16 Euro mehr im Monat: Die EnBW erhöht die Strompreise zum 1. April drastisch
Haushaltsstrom bei der EnBW wird zum ersten April 2024 drastisch teurer. Die Tarife in der Grund- und Ersatzversorgung steigen um 15,9 Prozent, kündigte die EnBW am Dienstag (06.02.) via Pressemitteilung an. Für einen Muster-Haushalt mit einem Jahresverbrauch von 2.900 Kilowattstunden (kWh) bedeute dies Mehrkosten von monatlich rund 16 Euro, heißt es in der Mitteilung.
Preiserhöhung um 4,5 Prozent für Wärmestrom-Kunden
Für Wärmestrom-Kunden erhöhen sich die Preise um 4,5 Prozent. Die Mehrkosten für einen Musterhaushalt mit einem jährlichen Verbrauch von 6.300 kWh betragen demnach etwa 8 Euro pro Monat zusätzlich.
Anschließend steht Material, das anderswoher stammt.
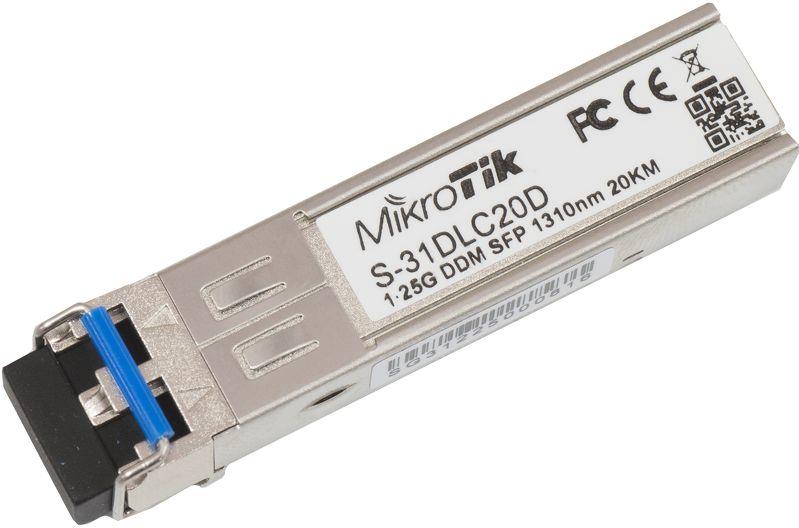 MikroTik SFP-lähetinvastaanotin S-31DLC20D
Auch die jeweiligen Tarife außerhalb der Grund- und Ersatzversorgung ändern sich in ähnlichem Umfang.
EnBW nennt Gründe für den Preisanstieg
Als Hauptgrund für den Preisanstieg nennt die EnBW die deutliche Erhöhung der Netzentgelte für Haushaltsstrom im Zuge des Verfassungsgerichtsurteils zur Schuldenbremse von November 2023. Gleichzeitig seien auch die staatlichen Abgaben, Umlagen und Steuern insgesamt gestiegen, die ebenfalls Teil des Strompreises für Haushalte sind. Hinzu kämen hohe Beschaffungskosten, insbesondere aus dem Energiekrisenjahr 2022. Trotz sinkender Beschaffungspreise an den Strombörsen liege der Durchschnittspreis dort weiter über den Preisen vor der Energiekrise.